Lab 1B: Get the Picture?

Lab 1B - Get the picture?

Directions: Follow along with the slides and answer the questions in bold font in your journal.

Where'd we leave off ...

  • In the previous lab, we started to get acquainted with the layout of RStudio and some of the commands.

  • In this lab, we'll learn about different types of variables.

    – Such as those that are measured by numbers and others that have values that are categories.

  • We'll also look at ways to visualize these different types of data using plots (A word data scientists use interchangeably with the word graph).

  • Find the History tab in RStudio and click on it. Figure out how to use the information to reload the cdc data.

Variable Types

  • Numerical variables have values that are measured in units.

  • Categorical Variables have values that describe or categorize our observations.

  • View your cdc data and find the columns for height and gender (Use the History pane again if you need help to View your data).

    Is height a numerical or categorical variable? Why?

    Is gender a numerical or categorical variable? Why?

    List either the different categories or what you think the measured units are for height and gender.

Which is which?

  • Run the code you used in the previous lab to display the names of your cdc data's variables (Use the code displayed in the History pane to resubmit previously typed commands). Use the code's output to help you complete the following:

    Write down 3 variables that you think are categorical variables and why.

    Write down 3 variables that you think are numerical variables and why.

Data Structures

  • One way to get a good summary of your data is to look at the data's structure.

    – One way to view this info would be to click on the little blue arrow next to cdc in the Environment pane.

    – Another way would be to run the following in the console:

    str(cdc)
    
  • Look at the structure of your cdc data and answer:

  • List all the types of info the str() function outputs

  • Were you able to correctly guess which variables were categorical and numeric?
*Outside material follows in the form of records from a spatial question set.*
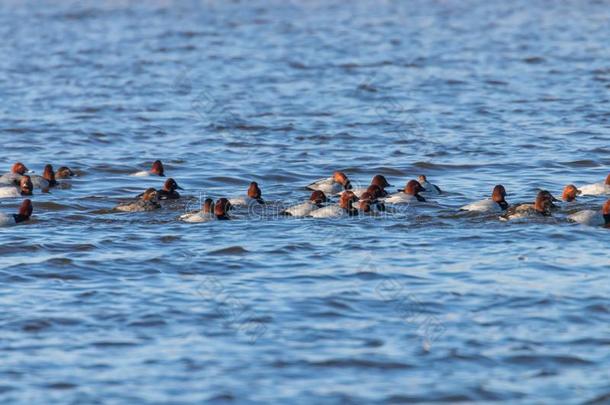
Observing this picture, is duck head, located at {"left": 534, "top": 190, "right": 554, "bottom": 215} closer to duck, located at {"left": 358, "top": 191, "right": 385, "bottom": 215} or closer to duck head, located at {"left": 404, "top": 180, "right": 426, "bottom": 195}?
duck head, located at {"left": 404, "top": 180, "right": 426, "bottom": 195}

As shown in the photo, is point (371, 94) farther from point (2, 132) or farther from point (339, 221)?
point (339, 221)

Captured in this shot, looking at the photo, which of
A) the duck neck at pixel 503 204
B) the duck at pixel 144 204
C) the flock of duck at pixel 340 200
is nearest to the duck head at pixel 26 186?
the flock of duck at pixel 340 200

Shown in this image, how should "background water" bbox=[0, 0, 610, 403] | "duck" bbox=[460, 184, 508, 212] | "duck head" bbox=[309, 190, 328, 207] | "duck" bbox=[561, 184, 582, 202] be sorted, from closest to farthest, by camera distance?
"background water" bbox=[0, 0, 610, 403], "duck" bbox=[460, 184, 508, 212], "duck head" bbox=[309, 190, 328, 207], "duck" bbox=[561, 184, 582, 202]

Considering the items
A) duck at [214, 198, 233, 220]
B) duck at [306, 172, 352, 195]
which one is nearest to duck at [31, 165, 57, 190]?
duck at [214, 198, 233, 220]

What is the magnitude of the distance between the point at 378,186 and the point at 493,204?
2.75 m

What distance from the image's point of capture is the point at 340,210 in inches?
Result: 827

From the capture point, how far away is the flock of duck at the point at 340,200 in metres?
20.6

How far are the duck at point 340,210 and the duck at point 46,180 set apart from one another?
594cm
Which ones did you mis-label?

Visualizing data

  • Visualizing data is a really helpful way to learn about our variables.

    – Making a picture of the distribution of a variable is a good way to begin visualizing data.

    – Remember: A distribution gives us the values of the variable and tells us how many of these values we have in our data set.

  • Choose one numeric and one categorical variable from the data and create both a bargraph and a histogram for each variable.

    Which function, either bargraph or histogram is better at visualizing categorical variables? Which is better at visualizing numerical variables?

How often do people text & drive?

  • Make a graph that shows how often people in our data texted while driving.

    What does the y-axis represent?

    What does the x-axis tell us?

    Would you say that most people never texted while driving? What does the word most mean?

    Approximately what percent of the people texted while driving for 20 or more days? (Hint: There's 15,624 students in our data.

Does texting and driving differ by gender?

  • Fill in the blanks with the correct variables to create a side-by-side bargraph:

    bargraph (~ ____ , data = ____ , groups = ____ )
    
  • Write a sentence explaining how boys and girls differ in their use texting while driving.

  • Would you say that most girls never text and drive? Would you say that most boys never text and drive?

  • How did including the groups argument in your code change the graph?

Do males/females have similar heights?

  • To answer this, what we'd like to do is visualize the distributions of heights, separately, for males and females.

    – This way, we can easily compare them.

  • Use the groups argument to create a histogram for the height of males and females.

    Can you use this graphic to answer the question at the top of the slide? Why or why not?

    Is grouping numeric values, such as heights, as helpful as grouping categorical variables, such as texting & driving?

Do males/females have similar heights?

  • groups uses color to differentiate between groups.

    Why does this work for bargraphs but not for for histograms?

  • Fill in the blanks with the correct variables to create a split histogram (The " | " symbol is usually between the delete and enter keys on a keyboard) to answer the questions below:

    histogram (~ ____ | ____ , data = ____ )
    

  • Do you think males & females have similar heights? Use the plot you create to justify your answer.

  • Just like we did for the histogram, is it possible to create a split bargraph? Try to create a bargraph of drive_text that's split by gender to find out.

On your own:

  • In this lab, we looked at boy's and girl's attitudes about using texting & driving:

  • What other factors do you think might affect how often people text and drive?

    Choose one variable from the cdc data, make a graph, and use the graph to describe how drive_text use differs with this variable.